Perhaps, someday, if we make it so.
It will be in the best interests of many powerful people if
we as a nation simply dismiss you and forget you ever happened. A
lot of news media people want us to forget you, because in
forgetting you, we would forget the media's vast complicity in your
actions and misdeeds. A lot of rich people making new fortunes from
war profiteering and defense contracts want us to forget they and
you even exist, as it would make it possible for them to do it all
again someday. A lot of politicians who stapled themselves to you
would simply adore it if we forgot about you. The Republican Party
would be forever in our debt if we forgot about you.
No. We will not forget you. We will remember.

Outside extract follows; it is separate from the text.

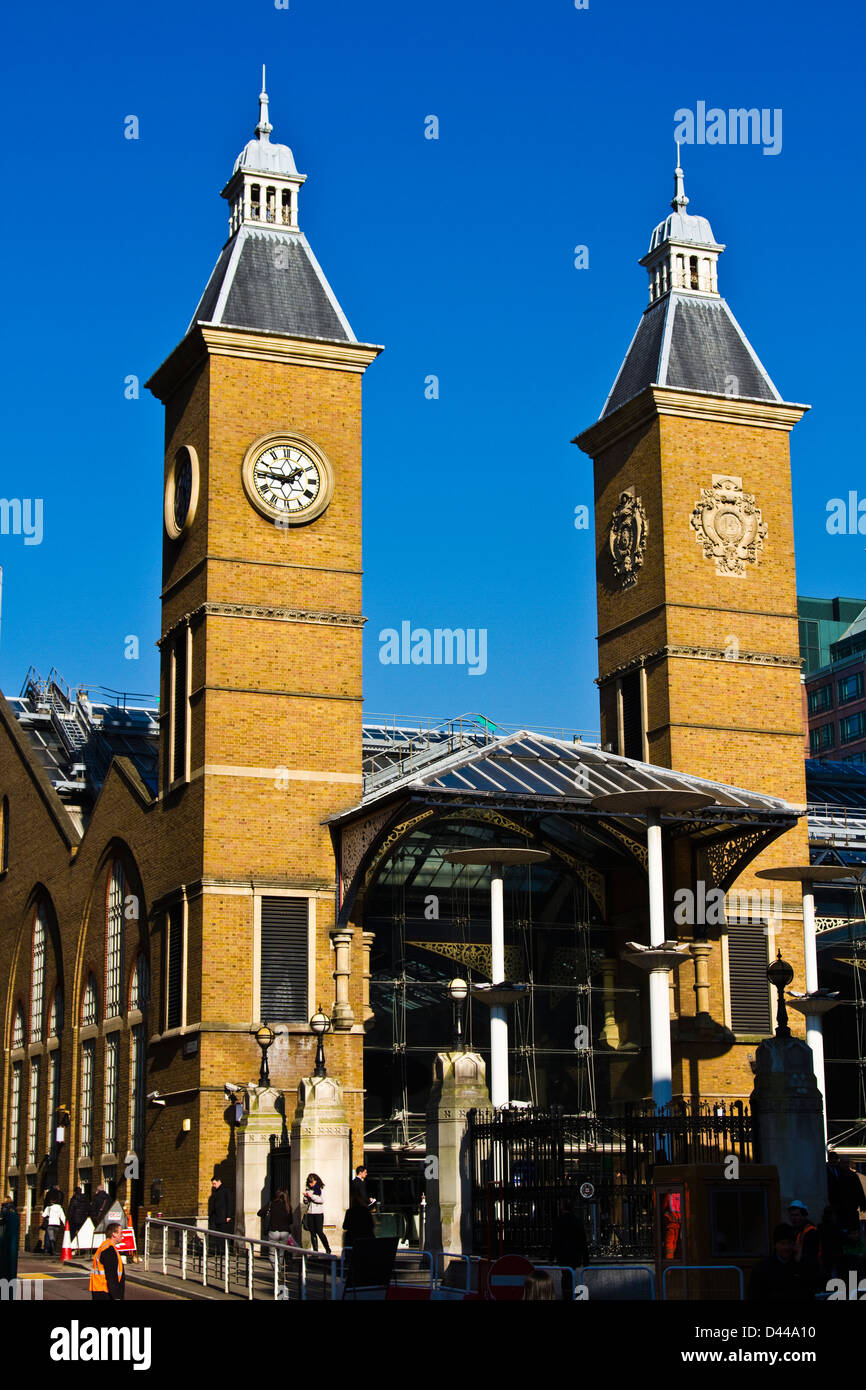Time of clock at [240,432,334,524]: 1:45
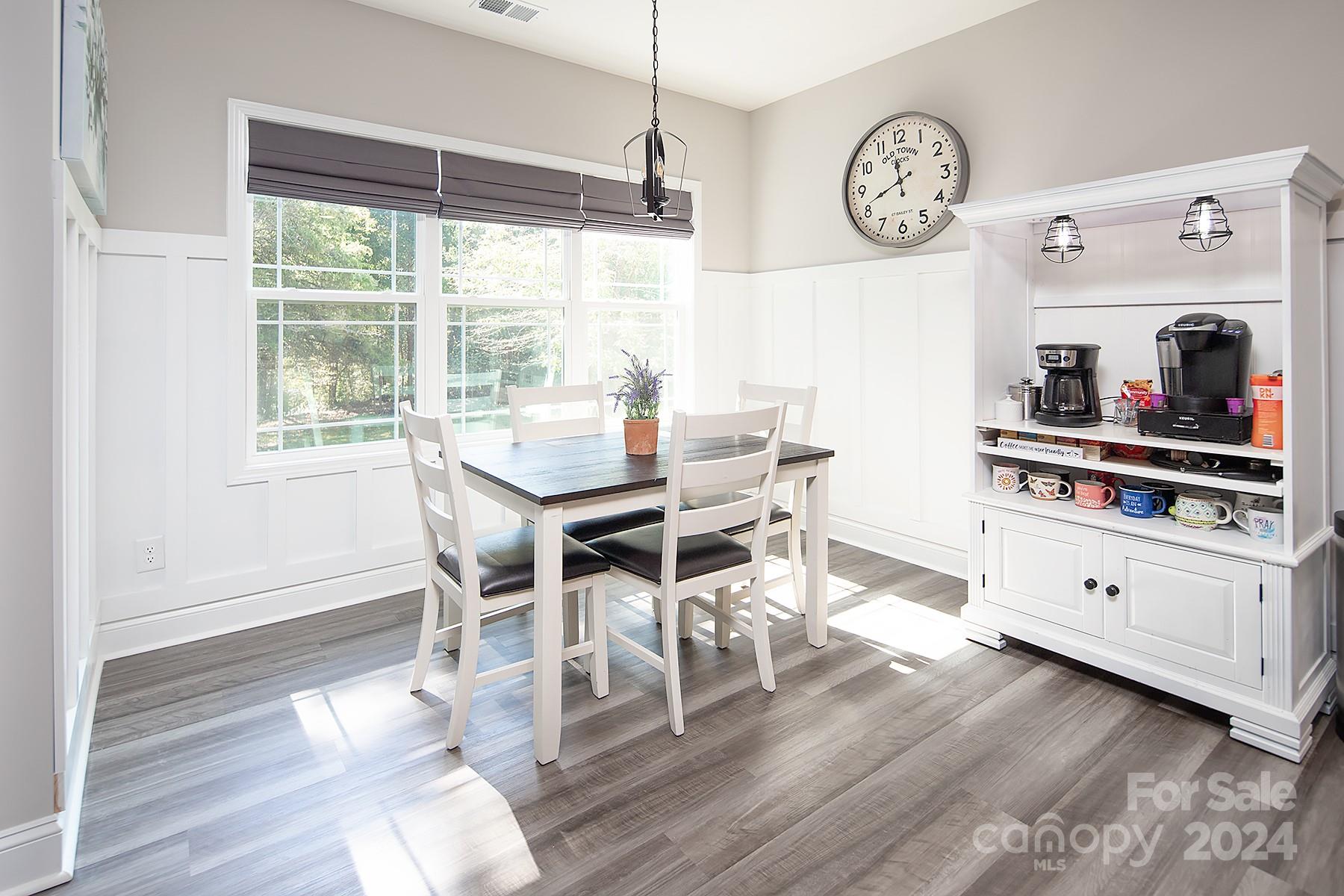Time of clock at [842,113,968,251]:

We the people are going to save you from ignominious
oblivion. We will remember. You could be the president who doomed
America, the worst president of all time, but we must not, will not
let that happen. You will be remembered differently, because we will
hold the memory of you high, and behold you, and say, "Never, never,
never again." We have tasted the soot and smelled the blood on the
wind; we have seen how fragile our way of government is when placed
in the hands of low men such as you, and because of that, you will
be remembered for all time.
Your greatness will be defined by how we rise to overcome and
undo what you have done. Your greatness will stand forever if we
never, ever forget the hard, bitter lessons you taught us. We are
responsible for this republic, for our Constitution, and for each
other. We are our brother's keeper. You taught us that by becoming
our Cain. You nearly slew us, but here we stand, and we defy the
place in history you would relegate us to. We defy you, and by doing
so, we rise.
Something like you must never again be allowed to happen to
this country, and if we save ourselves by preventing you from ever
happening again, your greatness is assured. You are the tallest of
all possible warnings, and a promise all of us must solemnly and
stalwartly keep. If we can damn you to the past, we will save our
own future.
May you live forever, you son of a bitch.